Online activism in the Middle East did not begin in Tahir Square in Egypt on Jan. 25, but has been evolving for many years.

The public is invited to attend a special event at Arizona State University that examines the role of social media in political change. The lecture and discussion, “Revolution 2.0: Social media and political changes in Egypt and beyond,” takes place on Tuesday, March 29, at 6:30 p.m. in Coor Building LI-74 on the Tempe Campus. It also will be webcast at: http://www.ustream.tv/channel/cspo.

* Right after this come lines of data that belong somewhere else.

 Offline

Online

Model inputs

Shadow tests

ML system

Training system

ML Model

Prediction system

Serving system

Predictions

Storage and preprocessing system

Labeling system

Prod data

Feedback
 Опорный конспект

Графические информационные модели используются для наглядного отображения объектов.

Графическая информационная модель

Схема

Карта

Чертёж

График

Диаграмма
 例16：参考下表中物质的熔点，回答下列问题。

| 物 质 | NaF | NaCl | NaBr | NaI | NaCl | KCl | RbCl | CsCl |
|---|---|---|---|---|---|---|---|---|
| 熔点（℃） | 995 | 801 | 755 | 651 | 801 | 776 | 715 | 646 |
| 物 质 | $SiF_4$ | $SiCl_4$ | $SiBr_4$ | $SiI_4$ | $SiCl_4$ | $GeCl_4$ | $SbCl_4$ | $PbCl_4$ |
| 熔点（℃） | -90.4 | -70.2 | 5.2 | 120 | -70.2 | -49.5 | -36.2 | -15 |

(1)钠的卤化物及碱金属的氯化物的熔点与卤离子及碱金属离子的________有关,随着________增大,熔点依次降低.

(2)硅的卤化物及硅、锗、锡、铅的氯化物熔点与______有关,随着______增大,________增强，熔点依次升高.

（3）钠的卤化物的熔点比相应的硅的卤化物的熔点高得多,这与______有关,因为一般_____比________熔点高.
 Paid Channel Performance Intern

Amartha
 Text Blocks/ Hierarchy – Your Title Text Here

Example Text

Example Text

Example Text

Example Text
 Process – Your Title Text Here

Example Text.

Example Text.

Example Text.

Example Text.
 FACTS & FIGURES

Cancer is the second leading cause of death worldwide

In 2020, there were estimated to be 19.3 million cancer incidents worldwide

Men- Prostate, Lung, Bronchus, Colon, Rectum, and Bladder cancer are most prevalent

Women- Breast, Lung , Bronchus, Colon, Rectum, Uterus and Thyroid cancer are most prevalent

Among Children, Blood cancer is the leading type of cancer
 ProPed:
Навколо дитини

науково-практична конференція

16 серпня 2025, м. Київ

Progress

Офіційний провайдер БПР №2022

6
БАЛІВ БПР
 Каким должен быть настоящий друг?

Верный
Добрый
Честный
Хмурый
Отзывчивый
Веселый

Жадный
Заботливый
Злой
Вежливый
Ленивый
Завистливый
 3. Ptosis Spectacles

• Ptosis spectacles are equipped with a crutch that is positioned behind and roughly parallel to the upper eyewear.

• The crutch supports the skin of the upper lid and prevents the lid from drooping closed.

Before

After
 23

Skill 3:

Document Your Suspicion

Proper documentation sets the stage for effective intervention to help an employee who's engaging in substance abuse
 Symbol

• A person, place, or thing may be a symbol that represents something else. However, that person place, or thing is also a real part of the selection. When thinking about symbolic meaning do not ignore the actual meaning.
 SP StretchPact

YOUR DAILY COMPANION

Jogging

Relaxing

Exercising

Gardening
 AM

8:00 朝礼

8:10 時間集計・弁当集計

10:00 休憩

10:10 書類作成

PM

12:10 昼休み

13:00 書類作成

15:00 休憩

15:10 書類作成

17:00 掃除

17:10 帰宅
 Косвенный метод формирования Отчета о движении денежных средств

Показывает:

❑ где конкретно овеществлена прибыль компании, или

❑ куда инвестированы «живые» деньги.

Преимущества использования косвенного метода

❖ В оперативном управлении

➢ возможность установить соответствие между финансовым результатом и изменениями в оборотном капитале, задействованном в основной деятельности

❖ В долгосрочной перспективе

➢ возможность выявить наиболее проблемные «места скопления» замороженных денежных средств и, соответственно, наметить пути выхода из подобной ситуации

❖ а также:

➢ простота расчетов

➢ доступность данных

In this lecture Merlyna Lim, assistant professor in the School of Social Transformation and Consortium for Science Policy & Outcomes, will chronicle how the Internet, including social media, facilitated the emergence of new networks of opposition to the ruling regime of Egypt. She also will discuss how such networks and their converging narratives were translated into coordinated mass actions that led to a relatively peaceful overthrow of a dictatorship.

Lim has studied the mutual shaping of society and technological systems – including the Internet and social media – for more than a decade, with a particular focus on social media activism in the Middle East since 2007. She has published extensively about the politics of information technology in Muslim societies.

Following Lim’s lecture, Chad Haines, research fellow and lecturer in the Center for the Study of Religion and Conflict will lead a discussion. Haines is a cultural anthropologist whose research engages the complex ways postcoloniality and globalization reshape the Muslim world.

This event is co-presented by ASU’s Consortium for Science, Policy & Outcomes and Center for the Study of Religion and Conflict.